### Scraped caption text listing
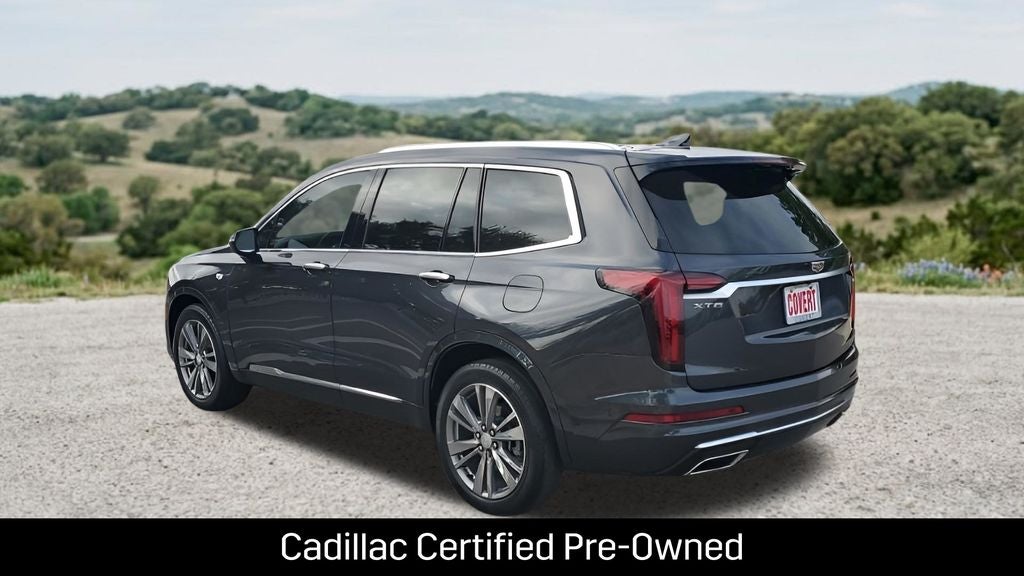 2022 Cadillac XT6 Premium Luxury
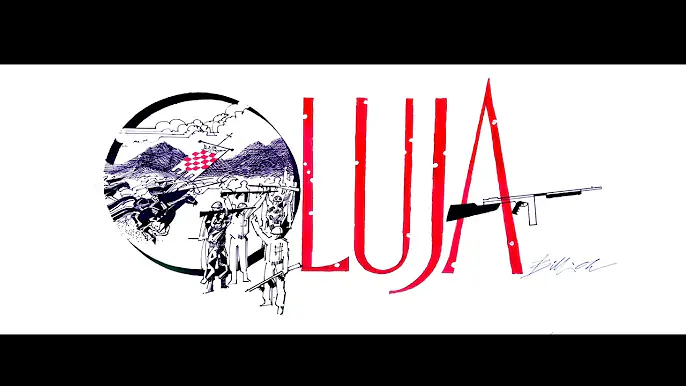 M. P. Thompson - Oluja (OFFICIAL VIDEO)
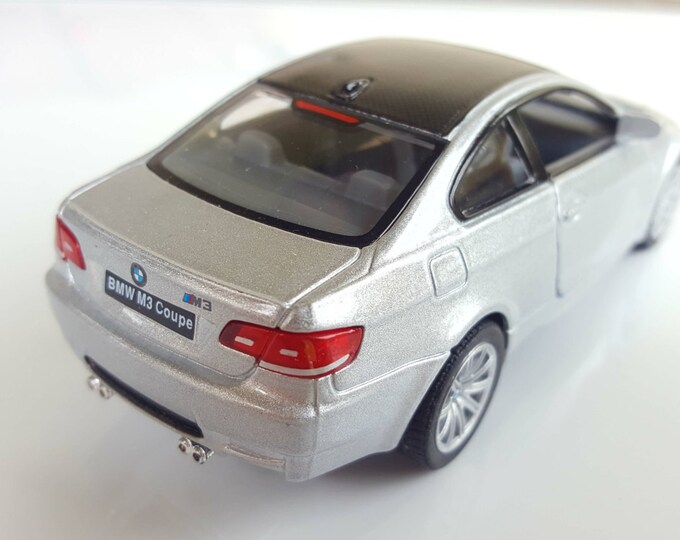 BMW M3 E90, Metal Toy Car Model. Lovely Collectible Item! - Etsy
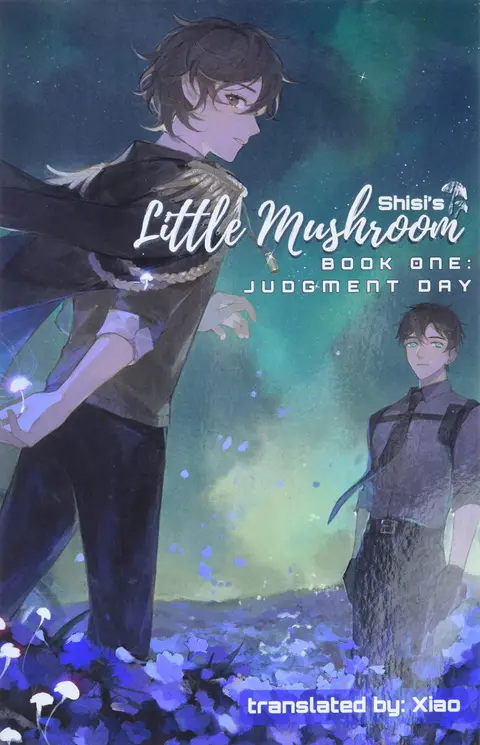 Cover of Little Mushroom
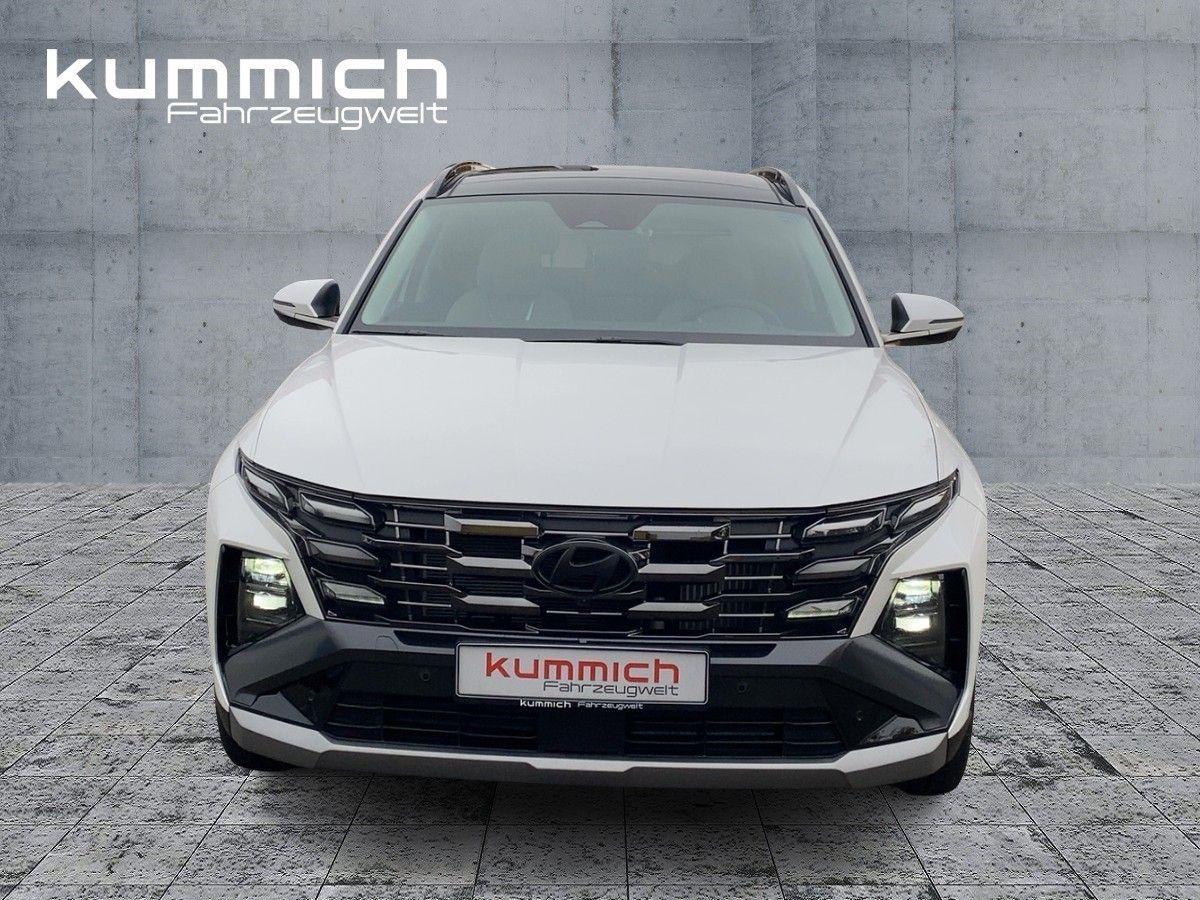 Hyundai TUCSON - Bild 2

### Directive
Quote every line of text in the listing above word for word, leaving out the pictures.

### Written reply
 2022 Cadillac XT6 Premium Luxury
 M. P. Thompson - Oluja (OFFICIAL VIDEO)
 BMW M3 E90, Metal Toy Car Model. Lovely Collectible Item! - Etsy
 Cover of Little Mushroom
 Hyundai TUCSON - Bild 2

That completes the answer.